Luther's 95 theses are not only important for what they said, they are important in showing the power of mass communications. Luther wasn't the first person to raise these issues, but he was the first one to have his thoughts communicated en masse... courtesy of the printing press. With printed copies all over Europe, he couldn't be silenced, or burned at the stake as a heretic without serious repercussions for the church. Too many people had read the theses, and agreed with them.

Thus, began the first full fledged public relations war. Seeing the power of mass communcations, Luther embraced it wholeheartedly, and invented the pamphlet, a short document written in German, not Latin, so locals could understand it, and being a single folded sheet, it could be produced in a couple of days, when publishing a printed book could take over a month.

The unintentional but rapid spread of the “95 Theses” alerted Luther to the way in which media passed from one person to another could quickly reach a wide audience. “They are printed and circulated far beyond my expectation,” he wrote in March 1518 to a publisher in Nuremberg who had published a German translation of the theses. But writing in scholarly Latin and then translating it into German was not the best way to address the wider public. Luther wrote that he “should have spoken far differently and more distinctly had I known what was going to happen.” For the publication later that month of his “Sermon on Indulgences and Grace”, he switched to German, avoiding regional vocabulary to ensure that his words were intelligible from the Rhineland to Saxony. The pamphlet, an instant hit, is regarded by many as the true starting point of the Reformation.
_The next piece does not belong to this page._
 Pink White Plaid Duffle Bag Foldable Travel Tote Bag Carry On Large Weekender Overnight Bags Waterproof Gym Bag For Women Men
Luther also became a prodigious author. The church responded by holding the first organized book burnings... of his published works.

It is true that simply printing the 95 theses didn't bring about the Reformation... but Luther's words, because they resonated with so many of the general population, became a rallying point. The situation went from 'I don't really like the church' to 'let's get rid of the church and start our own'.

For another take on this most interesting story, review the 'A Matter of Fact' episode of the James Burke series The Day the Universe Changed.